In most OECD countries, general practitioners (GPs) play several fundamentally different roles. Clearly, on the one hand, they are responsible for their patients’ health and physical well-being. On the other hand, they also play an often unforeseen, but economically important role: acting as the arbiters of sick leave. This latter capacity is of great fiscal relevance because doctors act as “gatekeepers,” deciding which types of social insurance expenditures and medical treatments are ultimately necessary for their patients.
While the GP is probably the person best placed to objectively assess the true health condition of the patient, in a market this position is ripe with skewed incentives and moral dilemmas. For example, if some patients exaggerate or even ‘invent’ health problems to justify paid absence from work, might they, as customers, choose those doctors that are more generous in giving out sick notes?
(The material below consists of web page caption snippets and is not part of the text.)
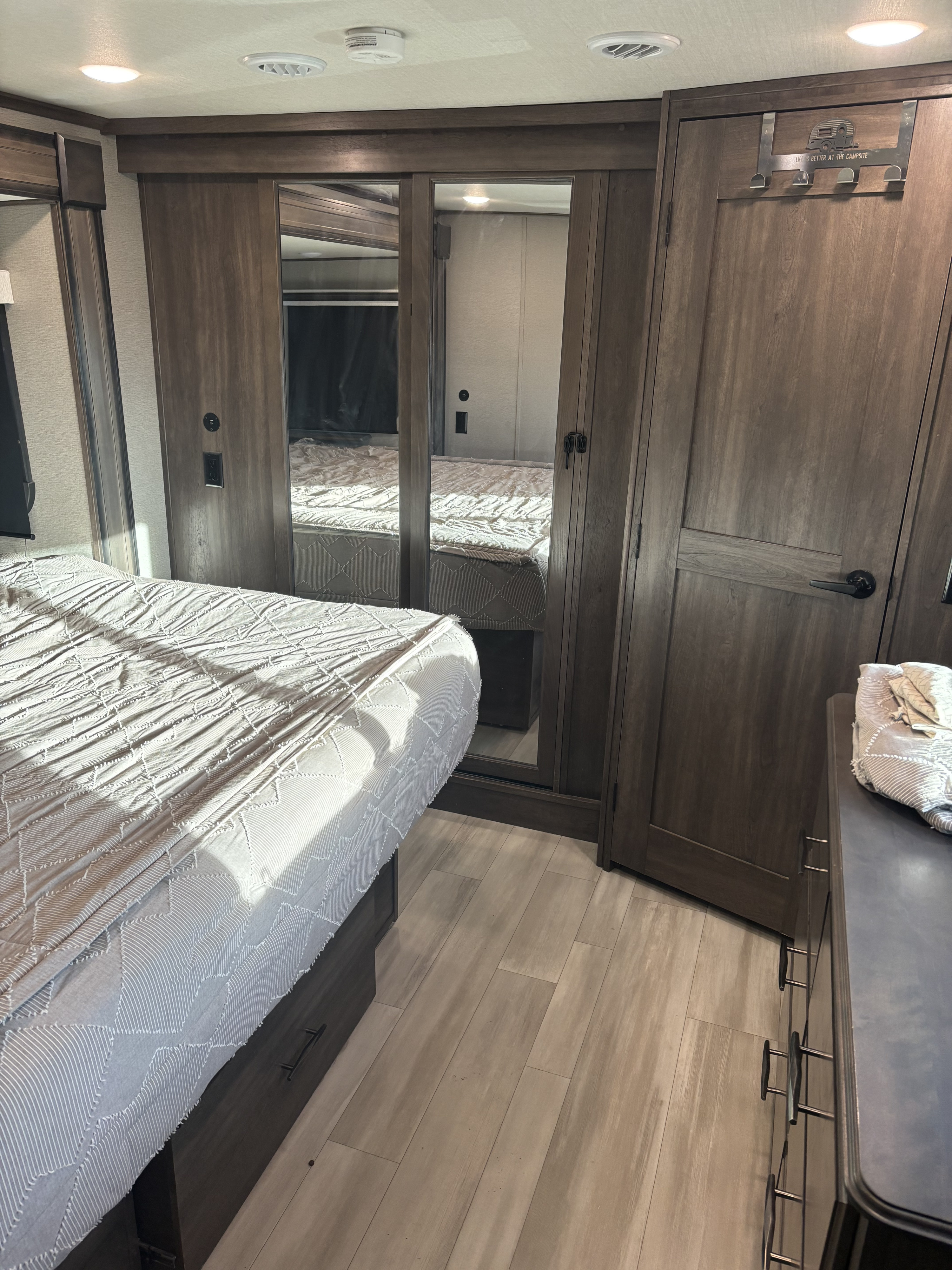 Spacious RV rental bedroom featuring a comfy bed, mirrored wardrobe, & modern interior for your camper getaway.. Grand Design Solitude 2022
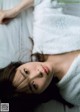 A woman laying on a bed with a white towel around her neck.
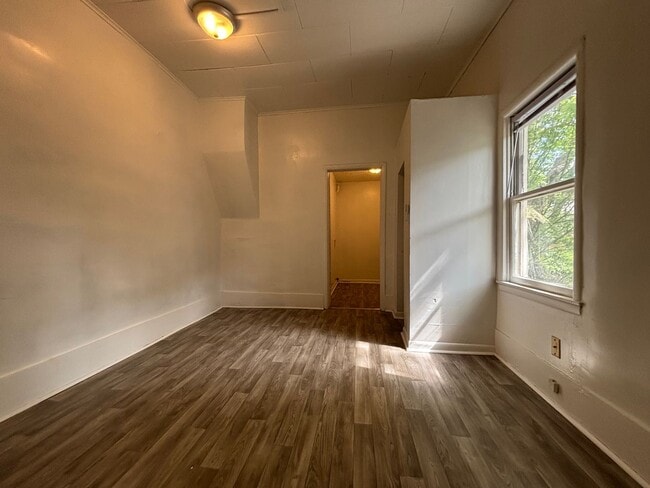 Building Photo - One Bedroom Duplex Available with Washer/Dryer Hookups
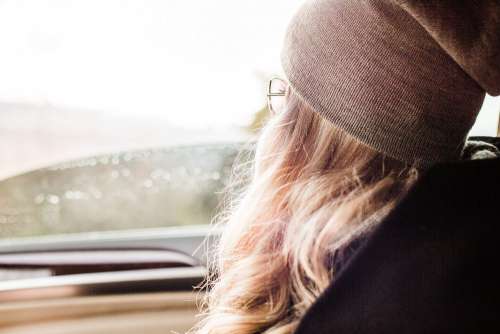 Young & Beautiful Blonde Girl Looking Out of Car Window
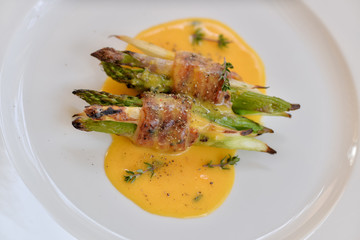 asparagus wrapped in grilled bacon with sauce on a white plate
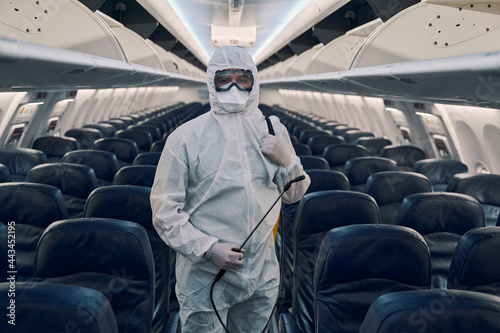 Man in protective gear posing for the camera aboard the plane photo
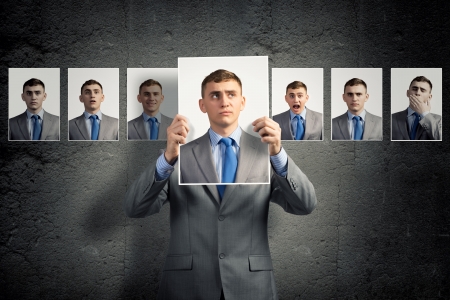 young man holds up a photograph hanging on the wall behind the additional photos with different emotionsの写真素材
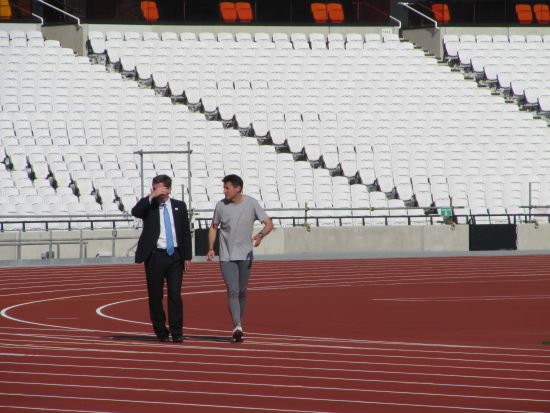 Hugh Robertson_with_Sebastian_Coe_on_Olympic_track_October_2011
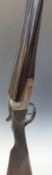 BSA 12 bore side by side ejector shotgun with named lock, chequered grip and horn tipped forend,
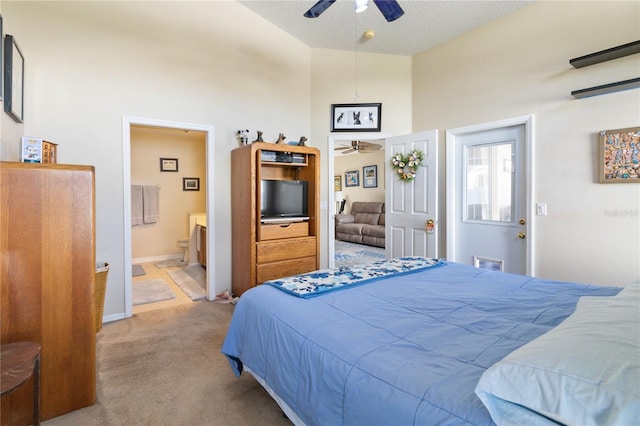 bedroom featuring light carpet, ensuite bath, a textured ceiling, a towering ceiling, and ceiling fan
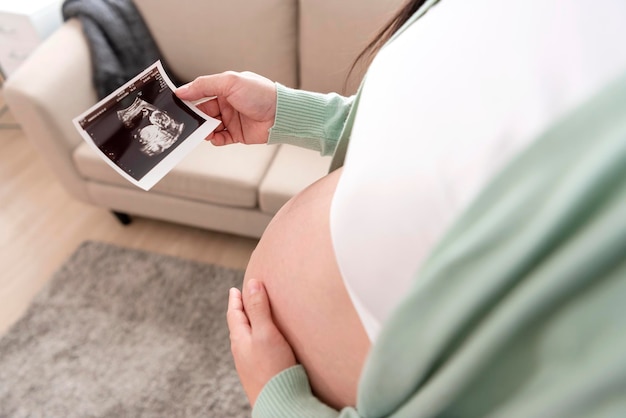 Asiatische schwangere Frau, die zu Hause ein Ultraschallbild auf dem Bauch hält Schwangerschaftsmutterschaftsvorbereitungs- und -erwartungskonzept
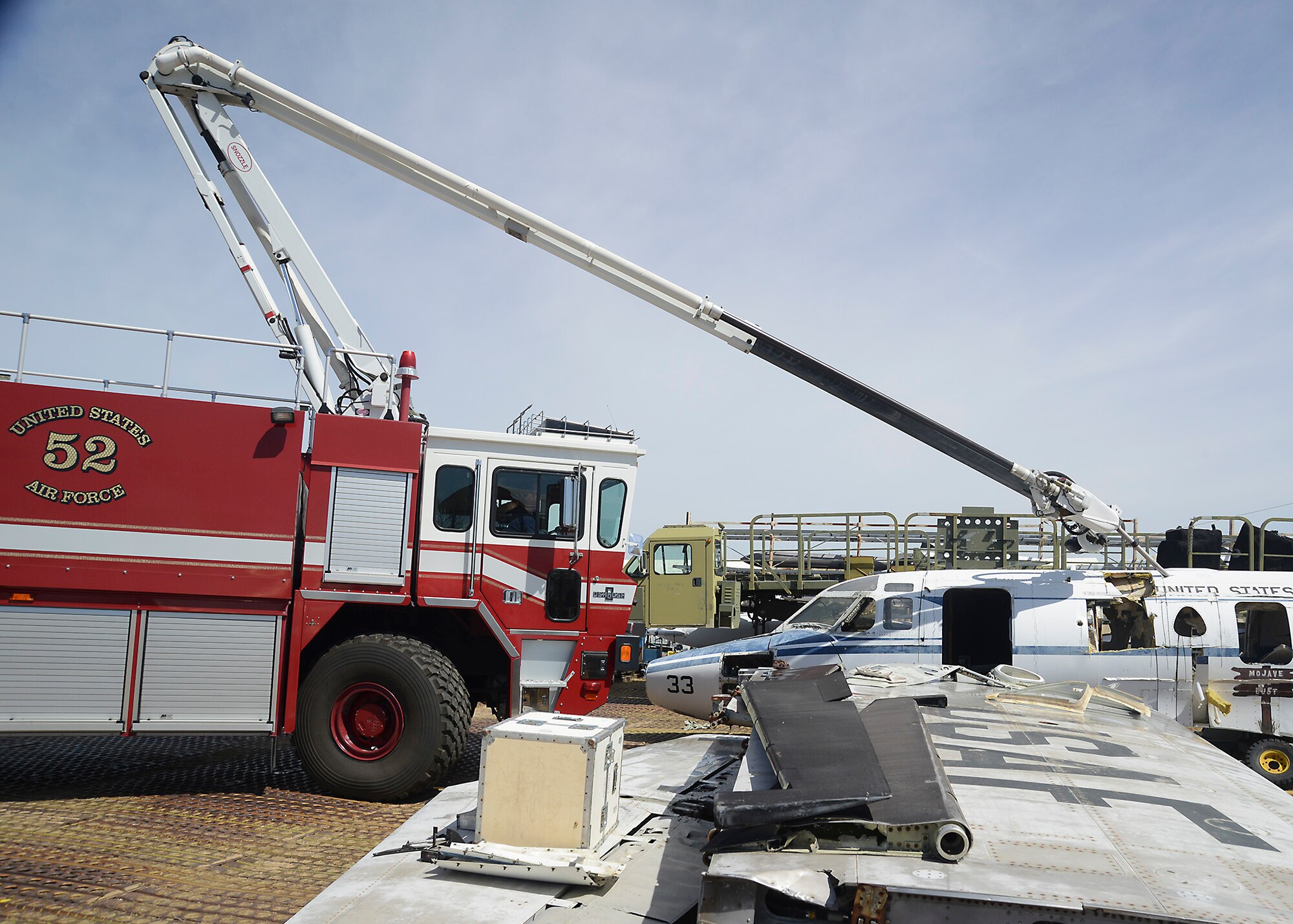Piercing the fuselage, the penetrating boom provides a direct way to transport water onto fires within the aircraft. (U.S. Air Force photo by Patric Lovato)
In order to find out how this particular situation affects doctors’ behavior, Knut Røed and Simen Markussen empirically analyzed Norwegian doctors’ standards when it comes to doling out sick leave and the patients’ choices of GPs. In their new IZA Discussion Paper, the experts from the Ragnar Frisch Centre for Economic Research first identified each doctor’s degree of leniency, i.e., the physician’s readiness to give out a sick note to a patient.
To do this, they designed an indicator based on the overall certification of sick pay days for each doctor’s patients, taking into account the different characteristics of patients (age, employment, etc.) and the fact that many patients often switch doctors. In a second step, the authors were then able to use this leniency indicator to examine the extent to which workers chose family doctors which were more generous in giving out sick notes.
Lenient doctors attract more patients
The researchers show that not only do patients choose the more “free handed” doctors, but doctors actually anticipate the “leniency preference” of their customers when choosing their own level of leniency. Moreover, when the local competitive environment changes—for example, when another doctor moves to town, increasing competitive pressure—GPs tend to become more lenient to attract or keep patients.
But how much does this actually account for social welfare losses? The authors propose that if all the GPs in Norway received fixed salary contracts instead of letting them run their own businesses, the level of illness-induced absence from work would decrease by roughly 3-4%. Given that the Norwegian physician market has relatively little competition, the authors expect this effect to be much larger in more competitive markets.
The study concludes that by combining the incompatible roles of business owner and health provider, GPs are faced with highly contradictory incentives. In such a situation, GPs are forced to decide between performing their “gatekeeping” function in the most ethical manner possible or furthering their financial interests by attracting and keeping more patients as customers.